Write out the whole listing exactly as it stands.

------ Record extracts ------

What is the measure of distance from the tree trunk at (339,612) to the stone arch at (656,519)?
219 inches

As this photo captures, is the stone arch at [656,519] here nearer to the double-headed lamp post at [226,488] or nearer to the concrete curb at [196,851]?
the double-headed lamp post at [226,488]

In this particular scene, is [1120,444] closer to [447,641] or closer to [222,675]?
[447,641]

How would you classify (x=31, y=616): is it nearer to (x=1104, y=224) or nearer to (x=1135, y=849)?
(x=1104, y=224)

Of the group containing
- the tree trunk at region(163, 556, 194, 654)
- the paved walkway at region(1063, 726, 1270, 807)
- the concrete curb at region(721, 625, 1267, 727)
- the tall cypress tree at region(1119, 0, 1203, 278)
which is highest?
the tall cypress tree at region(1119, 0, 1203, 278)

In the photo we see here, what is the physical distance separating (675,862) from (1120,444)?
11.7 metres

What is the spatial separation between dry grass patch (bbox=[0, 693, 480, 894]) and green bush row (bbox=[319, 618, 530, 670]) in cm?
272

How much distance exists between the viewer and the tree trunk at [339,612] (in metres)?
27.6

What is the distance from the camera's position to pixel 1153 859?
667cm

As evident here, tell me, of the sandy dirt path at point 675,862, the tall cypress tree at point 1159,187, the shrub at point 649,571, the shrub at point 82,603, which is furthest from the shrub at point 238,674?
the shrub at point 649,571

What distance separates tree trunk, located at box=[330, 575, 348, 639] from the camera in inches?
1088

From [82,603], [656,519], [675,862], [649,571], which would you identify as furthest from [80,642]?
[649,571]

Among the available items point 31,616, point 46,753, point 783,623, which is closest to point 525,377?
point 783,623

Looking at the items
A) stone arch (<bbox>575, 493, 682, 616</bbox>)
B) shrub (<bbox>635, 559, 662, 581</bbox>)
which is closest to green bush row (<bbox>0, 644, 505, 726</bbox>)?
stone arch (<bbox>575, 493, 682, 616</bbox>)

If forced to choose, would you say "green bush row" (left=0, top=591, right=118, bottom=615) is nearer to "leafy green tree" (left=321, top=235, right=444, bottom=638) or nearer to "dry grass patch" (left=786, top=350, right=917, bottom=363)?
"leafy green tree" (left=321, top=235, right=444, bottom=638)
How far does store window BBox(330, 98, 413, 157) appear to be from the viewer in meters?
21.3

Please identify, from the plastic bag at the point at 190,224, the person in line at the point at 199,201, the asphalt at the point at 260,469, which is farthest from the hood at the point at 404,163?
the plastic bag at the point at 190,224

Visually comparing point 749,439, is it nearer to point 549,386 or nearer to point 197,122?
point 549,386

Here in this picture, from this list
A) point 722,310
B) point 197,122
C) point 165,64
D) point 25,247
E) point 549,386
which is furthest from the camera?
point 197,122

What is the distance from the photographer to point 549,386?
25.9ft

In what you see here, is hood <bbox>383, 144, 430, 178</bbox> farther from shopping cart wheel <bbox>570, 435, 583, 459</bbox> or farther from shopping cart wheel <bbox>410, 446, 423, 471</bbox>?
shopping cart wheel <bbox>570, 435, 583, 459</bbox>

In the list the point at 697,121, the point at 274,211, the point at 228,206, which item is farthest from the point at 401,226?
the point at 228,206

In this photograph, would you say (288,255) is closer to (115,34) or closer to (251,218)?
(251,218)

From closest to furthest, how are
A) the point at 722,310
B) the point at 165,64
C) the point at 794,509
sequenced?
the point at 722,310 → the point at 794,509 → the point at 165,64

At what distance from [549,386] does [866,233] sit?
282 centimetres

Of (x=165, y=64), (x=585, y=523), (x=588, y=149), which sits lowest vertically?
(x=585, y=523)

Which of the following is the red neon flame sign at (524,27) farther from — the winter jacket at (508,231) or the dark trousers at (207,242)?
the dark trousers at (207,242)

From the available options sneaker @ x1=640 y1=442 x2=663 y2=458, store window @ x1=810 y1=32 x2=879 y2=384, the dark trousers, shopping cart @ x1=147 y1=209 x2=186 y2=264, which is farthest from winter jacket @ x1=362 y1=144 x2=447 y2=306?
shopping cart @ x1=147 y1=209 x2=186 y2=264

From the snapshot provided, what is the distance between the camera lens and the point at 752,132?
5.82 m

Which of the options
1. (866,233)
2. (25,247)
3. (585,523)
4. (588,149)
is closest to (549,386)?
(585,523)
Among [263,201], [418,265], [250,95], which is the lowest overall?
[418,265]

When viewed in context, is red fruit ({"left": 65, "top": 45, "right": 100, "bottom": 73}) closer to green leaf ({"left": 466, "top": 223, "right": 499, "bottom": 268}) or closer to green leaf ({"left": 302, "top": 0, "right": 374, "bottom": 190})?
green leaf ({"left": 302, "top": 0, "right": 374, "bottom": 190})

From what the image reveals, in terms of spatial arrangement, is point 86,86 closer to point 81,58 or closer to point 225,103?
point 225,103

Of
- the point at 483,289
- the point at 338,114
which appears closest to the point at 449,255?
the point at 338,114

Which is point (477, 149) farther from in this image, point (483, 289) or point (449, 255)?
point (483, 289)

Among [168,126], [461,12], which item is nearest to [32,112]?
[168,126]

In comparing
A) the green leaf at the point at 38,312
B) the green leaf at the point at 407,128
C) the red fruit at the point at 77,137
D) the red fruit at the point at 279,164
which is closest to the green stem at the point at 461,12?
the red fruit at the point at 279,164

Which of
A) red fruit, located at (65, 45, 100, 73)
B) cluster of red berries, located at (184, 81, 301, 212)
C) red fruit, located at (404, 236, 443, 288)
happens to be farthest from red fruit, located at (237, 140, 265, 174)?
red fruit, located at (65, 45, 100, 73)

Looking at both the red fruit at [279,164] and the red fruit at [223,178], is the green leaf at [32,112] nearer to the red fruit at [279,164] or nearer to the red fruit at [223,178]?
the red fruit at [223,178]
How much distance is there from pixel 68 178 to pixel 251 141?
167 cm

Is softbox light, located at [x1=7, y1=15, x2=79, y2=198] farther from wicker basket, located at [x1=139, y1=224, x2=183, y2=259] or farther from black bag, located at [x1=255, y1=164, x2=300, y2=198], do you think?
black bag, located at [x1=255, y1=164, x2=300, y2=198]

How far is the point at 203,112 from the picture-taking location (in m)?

------

Result:
What is the measure of distance from the tree trunk at (339,612) to the stone arch at (656,519)?
219 inches

As this photo captures, is the stone arch at [656,519] here nearer to the double-headed lamp post at [226,488] or nearer to the concrete curb at [196,851]?
the double-headed lamp post at [226,488]

In this particular scene, is [1120,444] closer to [447,641] or closer to [222,675]?
[447,641]

How would you classify (x=31, y=616): is it nearer to (x=1104, y=224) or nearer to (x=1135, y=849)?
(x=1104, y=224)

Of the group containing
- the tree trunk at region(163, 556, 194, 654)
- the paved walkway at region(1063, 726, 1270, 807)
- the concrete curb at region(721, 625, 1267, 727)
- the tall cypress tree at region(1119, 0, 1203, 278)
which is highest?
the tall cypress tree at region(1119, 0, 1203, 278)

In the photo we see here, what is the physical distance separating (675,862) from (1120,444)?
11.7 metres

What is the spatial separation between dry grass patch (bbox=[0, 693, 480, 894]) and green bush row (bbox=[319, 618, 530, 670]) in cm?
272

How much distance exists between the viewer and the tree trunk at [339,612] (in metres)?
27.6

What is the distance from the camera's position to pixel 1153 859?
667cm

As evident here, tell me, of the sandy dirt path at point 675,862, the tall cypress tree at point 1159,187, the shrub at point 649,571, the shrub at point 82,603, which is furthest from the shrub at point 238,674?
the shrub at point 649,571

What distance separates tree trunk, located at box=[330, 575, 348, 639] from the camera in inches?
1088

From [82,603], [656,519], [675,862], [649,571], which would you identify as furthest from [80,642]?
[649,571]

Among the available items point 31,616, point 46,753, point 783,623, which is closest to point 525,377?
point 783,623

Looking at the items
A) stone arch (<bbox>575, 493, 682, 616</bbox>)
B) shrub (<bbox>635, 559, 662, 581</bbox>)
which is closest to green bush row (<bbox>0, 644, 505, 726</bbox>)?
stone arch (<bbox>575, 493, 682, 616</bbox>)

If forced to choose, would you say "green bush row" (left=0, top=591, right=118, bottom=615) is nearer to "leafy green tree" (left=321, top=235, right=444, bottom=638) or nearer to "dry grass patch" (left=786, top=350, right=917, bottom=363)?
"leafy green tree" (left=321, top=235, right=444, bottom=638)
How far does store window BBox(330, 98, 413, 157) appear to be from the viewer in meters?
21.3

Please identify, from the plastic bag at the point at 190,224, the person in line at the point at 199,201, the asphalt at the point at 260,469, which is farthest from the hood at the point at 404,163?
the plastic bag at the point at 190,224

Visually comparing point 749,439, is it nearer to point 549,386 or nearer to point 197,122?
point 549,386

Here in this picture, from this list
A) point 722,310
B) point 197,122
C) point 165,64
D) point 25,247
E) point 549,386
which is furthest from the camera?
point 197,122

What is the distance from the photographer to point 549,386?
25.9ft

In what you see here, is hood <bbox>383, 144, 430, 178</bbox> farther from shopping cart wheel <bbox>570, 435, 583, 459</bbox> or farther from shopping cart wheel <bbox>410, 446, 423, 471</bbox>?
shopping cart wheel <bbox>570, 435, 583, 459</bbox>

In the list the point at 697,121, the point at 274,211, the point at 228,206, which item is farthest from the point at 401,226?
the point at 228,206

In this photograph, would you say (288,255) is closer to (115,34) or closer to (251,218)?
(251,218)

From closest to furthest, how are
A) the point at 722,310
B) the point at 165,64
C) the point at 794,509
sequenced?
the point at 722,310 → the point at 794,509 → the point at 165,64

At what distance from [549,386] does [866,233] sit?
282 centimetres

Of (x=165, y=64), (x=585, y=523), (x=588, y=149), which sits lowest vertically?
(x=585, y=523)

Which of the following is the red neon flame sign at (524,27) farther from — the winter jacket at (508,231) or the dark trousers at (207,242)?
the dark trousers at (207,242)

From the available options sneaker @ x1=640 y1=442 x2=663 y2=458, store window @ x1=810 y1=32 x2=879 y2=384, the dark trousers, shopping cart @ x1=147 y1=209 x2=186 y2=264, which is farthest from winter jacket @ x1=362 y1=144 x2=447 y2=306?
shopping cart @ x1=147 y1=209 x2=186 y2=264

From the snapshot provided, what is the distance between the camera lens and the point at 752,132?
5.82 m

Which of the options
1. (866,233)
2. (25,247)
3. (585,523)
4. (588,149)
is closest to (549,386)?
(585,523)
Among [263,201], [418,265], [250,95], which is the lowest overall?
[418,265]

When viewed in context, is red fruit ({"left": 65, "top": 45, "right": 100, "bottom": 73}) closer to green leaf ({"left": 466, "top": 223, "right": 499, "bottom": 268}) or closer to green leaf ({"left": 302, "top": 0, "right": 374, "bottom": 190})?
green leaf ({"left": 302, "top": 0, "right": 374, "bottom": 190})

From what the image reveals, in terms of spatial arrangement, is point 86,86 closer to point 81,58 or closer to point 225,103?
point 225,103

Of
- the point at 483,289
- the point at 338,114
which appears closest to the point at 449,255?
the point at 338,114

Which is point (477, 149) farther from in this image, point (483, 289) or point (449, 255)?
point (483, 289)

Among [168,126], [461,12], which item is nearest to [32,112]?
[168,126]

In comparing
A) the green leaf at the point at 38,312
B) the green leaf at the point at 407,128
C) the red fruit at the point at 77,137
D) the red fruit at the point at 279,164
which is closest to the green stem at the point at 461,12?
the red fruit at the point at 279,164

Which of
A) red fruit, located at (65, 45, 100, 73)
B) cluster of red berries, located at (184, 81, 301, 212)
C) red fruit, located at (404, 236, 443, 288)
happens to be farthest from red fruit, located at (237, 140, 265, 174)?
red fruit, located at (65, 45, 100, 73)

Looking at both the red fruit at [279,164] and the red fruit at [223,178], is the green leaf at [32,112] nearer to the red fruit at [279,164] or nearer to the red fruit at [223,178]?
the red fruit at [223,178]
How much distance is there from pixel 68 178 to pixel 251 141?
167 cm

Is softbox light, located at [x1=7, y1=15, x2=79, y2=198] farther from wicker basket, located at [x1=139, y1=224, x2=183, y2=259] or farther from black bag, located at [x1=255, y1=164, x2=300, y2=198], do you think?
black bag, located at [x1=255, y1=164, x2=300, y2=198]

How far is the point at 203,112 from the picture-taking location (in m)?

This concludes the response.